The commander of U.S. Transportation Command, Air Force Gen. Darren W. McDew, hosted Defense Logistics Agency Director Air Force Lt. Gen. Andy Busch as well as leaders from the military services, combatant commanders and other officials at an executive board meeting at the McNamara Headquarters Complex August 4.
The Distribution Process Owner Executive Board convened in person and via video teleconference to collaborate and synchronize DPO initiatives among the distribution enterprise members in support of the CCMDs.
In his opening remarks, McDew expressed appreciation to the members present.
“This is one of the most important meetings that I’ll go to all year,” he said. “Hopefully, this is value added for you.”
McDew said during the year he’s spent as USTRANSCOM commander, he’s attended many meetings with the CCMDs, service chiefs and members of the Secretary of Defense staff.
“What I’m finding is, there’s really only one guy that comes to the table talking logistics — it’s me,” he said. “So it’s important for me to get a better background and understanding of how the professionals throughout this enterprise really think and where are we positioned.”
McDew said one of the first questions he was asked when he arrived at USTRANSCOM was, ‘What is DPO?’ and he related the difficulty in defining the DPO’s role.
“If I went around this room and asked you what it was, we’d all have a different opinion; that bothers me a bit,” he said. “I think we need to figure out what the DPOs are, what we want from them, where we’re going and how we’re going to change this forum.”
McDew said the importance of the executive board meetings and his role as “global logistics ambassador” could not be overstated.
“This forum will actually do things that we need it to do and have the influence with the decision makers that we need it to have,” he said. “As we transition administrations, there’s an opportunity to make more of an impact.”
In addition to defining the DPOs’ role, board members discussed a variety of topics including strategic mobility, joint deployment readiness, combatant commanders’ perspective, optimizing storage and distribution and cybersecurity.
During closing comments, Busch responded to McDew’s gratitude for the use of DLA’s conference room. “Sir, your use of this facility is built into our rates,” Busch quipped.
Busch informed the board that he was working with DLA’s Logistics Operations director, Rear Adm.
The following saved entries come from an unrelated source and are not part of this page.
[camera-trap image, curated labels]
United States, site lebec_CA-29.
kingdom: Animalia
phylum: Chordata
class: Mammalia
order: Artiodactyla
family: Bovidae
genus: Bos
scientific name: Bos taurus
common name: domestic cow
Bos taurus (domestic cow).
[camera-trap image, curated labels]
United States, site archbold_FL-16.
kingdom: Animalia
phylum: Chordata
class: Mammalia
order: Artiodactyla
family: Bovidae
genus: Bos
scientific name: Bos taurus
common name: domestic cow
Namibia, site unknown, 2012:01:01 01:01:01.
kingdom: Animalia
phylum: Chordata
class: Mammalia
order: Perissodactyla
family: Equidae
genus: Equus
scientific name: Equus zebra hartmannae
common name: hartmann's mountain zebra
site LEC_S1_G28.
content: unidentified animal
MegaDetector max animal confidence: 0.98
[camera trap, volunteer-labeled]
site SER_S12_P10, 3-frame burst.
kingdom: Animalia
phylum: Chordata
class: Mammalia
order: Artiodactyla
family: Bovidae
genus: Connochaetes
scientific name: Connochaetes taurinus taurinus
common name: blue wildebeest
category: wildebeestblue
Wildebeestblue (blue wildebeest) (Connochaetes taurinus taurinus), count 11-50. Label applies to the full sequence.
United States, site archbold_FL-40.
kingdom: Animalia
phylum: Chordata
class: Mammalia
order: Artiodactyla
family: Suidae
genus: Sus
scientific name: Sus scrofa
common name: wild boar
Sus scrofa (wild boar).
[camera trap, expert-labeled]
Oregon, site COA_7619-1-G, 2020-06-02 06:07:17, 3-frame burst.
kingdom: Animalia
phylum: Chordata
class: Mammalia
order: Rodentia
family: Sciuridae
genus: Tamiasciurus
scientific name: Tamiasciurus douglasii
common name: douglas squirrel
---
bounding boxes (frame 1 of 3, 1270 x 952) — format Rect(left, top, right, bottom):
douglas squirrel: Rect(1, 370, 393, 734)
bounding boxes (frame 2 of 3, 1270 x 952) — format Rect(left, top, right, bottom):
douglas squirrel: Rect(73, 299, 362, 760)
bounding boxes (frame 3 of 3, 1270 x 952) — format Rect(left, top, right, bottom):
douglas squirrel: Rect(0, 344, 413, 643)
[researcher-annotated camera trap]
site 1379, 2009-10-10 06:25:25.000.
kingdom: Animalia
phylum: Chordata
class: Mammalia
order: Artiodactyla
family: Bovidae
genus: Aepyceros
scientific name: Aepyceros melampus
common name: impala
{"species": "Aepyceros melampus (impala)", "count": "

Vincent Griffith, on the regional command and control structure in the overseas commands.
“The first thing we’ve done is a customer-facing initiative to rationalize the amount of support that have out there, because that wasn’t entirely clear how we built that layer by layer,” he said. “The second and probably more visible thing that you’ll see is the alignment of all the assets that are in your respective theaters to those regional commanders.”
Busch thanked McDew for the invitation to the executive board, and McDew said he wanted to change the occurrence of the meetings from once a year to every six months.
“Please think of us, all of us, as one enterprise that we can all speak to, for and about each other,” McDew said. “I consider myself a collaborative decision maker. I put ‘collaborative’ up front, but the big word you should hear is decision maker.”
He urged the board members to continue to provide him input and keep the lines of communication open.
“Leverage my ability to sit at the table,” McDew said. “Hold us accountable for the things we say we do well, and make us do them.”